Entre aqueles que formaram nossa noção de beleza está Aristóteles. Ele definiu a beleza com ideais e proporções matemáticas. Ele disse: “As principais formas de beleza são ordenadas, simétricas e precisas, com a demonstração das ciências matemáticas em um grau especial”, e expressou isso na “proporção áurea” da matemática. Hoje, rostos e corpos são recortados e reconstruídos por cirurgia plástica, como se fossem feitos de barro, a fim de alcançar padrões matemáticos como na “proporção áurea”. Corpos e organismos vivos são transformados em réplicas de estátuas. As definições de beleza, da beleza da mulher para ser mais preciso, seguem as afirmações de Aristóteles, que definiu as mulheres como “homens mutilados”, que são inferiores aos homens. Apresentando as medidas ideais do corpo da mulher como 90-60-90, declara qualquer outra forma ou tamanho de corpo de mulher como defeituoso. Neste sentido, podemos embelezar a vida lutando contra a feiura, a injustiça e o mal ao nosso redor. Especialmente como mulheres, devemos estar conscientes de nossa responsabilidade de embelezar a vida, pois sempre fomos as maiores vítimas da feiura. Como guerrilheira e camarada Bêrîtan (Gülnaz Karataş) maravilhosamente expressou após uma ação em Rubarok, onde foi atingida por uma bala na cara pelo inimigo: “Veja como se pode ser bonita. Estou tão bonita agora.”

TAREFA A REALIZAR — Pode reproduzir o texto sobre a noção de beleza na íntegra, sem mudar uma palavra? Baseie-se somente no texto.

(Registros de um conjunto de dados)
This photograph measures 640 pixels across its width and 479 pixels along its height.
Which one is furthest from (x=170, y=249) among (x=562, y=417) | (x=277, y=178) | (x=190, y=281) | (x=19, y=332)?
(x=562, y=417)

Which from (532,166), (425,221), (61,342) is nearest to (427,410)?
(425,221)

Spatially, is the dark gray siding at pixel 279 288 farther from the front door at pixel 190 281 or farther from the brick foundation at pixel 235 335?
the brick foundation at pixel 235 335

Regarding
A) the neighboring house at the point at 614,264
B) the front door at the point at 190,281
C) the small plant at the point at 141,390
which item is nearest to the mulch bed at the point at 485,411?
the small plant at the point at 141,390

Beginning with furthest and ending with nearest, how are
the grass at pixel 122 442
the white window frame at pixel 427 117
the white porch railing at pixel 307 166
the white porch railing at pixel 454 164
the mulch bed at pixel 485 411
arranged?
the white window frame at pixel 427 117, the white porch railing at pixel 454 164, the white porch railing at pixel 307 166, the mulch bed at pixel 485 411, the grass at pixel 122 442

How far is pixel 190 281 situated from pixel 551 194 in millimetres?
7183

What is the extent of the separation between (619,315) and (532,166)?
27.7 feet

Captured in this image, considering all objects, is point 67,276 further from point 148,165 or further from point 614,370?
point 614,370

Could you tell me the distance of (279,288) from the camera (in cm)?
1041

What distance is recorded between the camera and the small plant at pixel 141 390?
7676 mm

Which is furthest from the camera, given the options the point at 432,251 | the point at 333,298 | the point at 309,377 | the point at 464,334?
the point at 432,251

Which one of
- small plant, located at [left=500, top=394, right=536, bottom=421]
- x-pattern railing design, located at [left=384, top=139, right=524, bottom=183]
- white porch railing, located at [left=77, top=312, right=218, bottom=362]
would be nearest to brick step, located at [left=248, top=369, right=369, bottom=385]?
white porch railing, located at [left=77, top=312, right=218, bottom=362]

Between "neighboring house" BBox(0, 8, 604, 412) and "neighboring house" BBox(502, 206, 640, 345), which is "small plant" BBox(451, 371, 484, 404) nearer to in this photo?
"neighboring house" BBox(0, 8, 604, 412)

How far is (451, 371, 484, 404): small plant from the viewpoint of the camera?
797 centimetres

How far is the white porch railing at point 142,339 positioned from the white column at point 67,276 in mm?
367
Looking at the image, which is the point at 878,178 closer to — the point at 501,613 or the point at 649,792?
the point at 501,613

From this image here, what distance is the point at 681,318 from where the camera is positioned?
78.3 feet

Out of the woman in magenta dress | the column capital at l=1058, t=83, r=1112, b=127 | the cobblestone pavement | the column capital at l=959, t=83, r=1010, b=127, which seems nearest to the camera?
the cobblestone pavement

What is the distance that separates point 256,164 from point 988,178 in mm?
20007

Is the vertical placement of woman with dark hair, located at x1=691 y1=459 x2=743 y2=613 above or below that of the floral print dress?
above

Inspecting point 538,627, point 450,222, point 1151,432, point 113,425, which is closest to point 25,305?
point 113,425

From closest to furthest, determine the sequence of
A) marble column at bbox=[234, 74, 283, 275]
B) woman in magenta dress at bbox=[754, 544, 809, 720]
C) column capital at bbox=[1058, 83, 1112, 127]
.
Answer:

RESPOSTA AO EXERCÍCIO —
Entre aqueles que formaram nossa noção de beleza está Aristóteles. Ele definiu a beleza com ideais e proporções matemáticas. Ele disse: “As principais formas de beleza são ordenadas, simétricas e precisas, com a demonstração das ciências matemáticas em um grau especial”, e expressou isso na “proporção áurea” da matemática. Hoje, rostos e corpos são recortados e reconstruídos por cirurgia plástica, como se fossem feitos de barro, a fim de alcançar padrões matemáticos como na “proporção áurea”. Corpos e organismos vivos são transformados em réplicas de estátuas. As definições de beleza, da beleza da mulher para ser mais preciso, seguem as afirmações de Aristóteles, que definiu as mulheres como “homens mutilados”, que são inferiores aos homens. Apresentando as medidas ideais do corpo da mulher como 90-60-90, declara qualquer outra forma ou tamanho de corpo de mulher como defeituoso. Neste sentido, podemos embelezar a vida lutando contra a feiura, a injustiça e o mal ao nosso redor. Especialmente como mulheres, devemos estar conscientes de nossa responsabilidade de embelezar a vida, pois sempre fomos as maiores vítimas da feiura. Como guerrilheira e camarada Bêrîtan (Gülnaz Karataş) maravilhosamente expressou após uma ação em Rubarok, onde foi atingida por uma bala na cara pelo inimigo: “Veja como se pode ser bonita. Estou tão bonita agora.”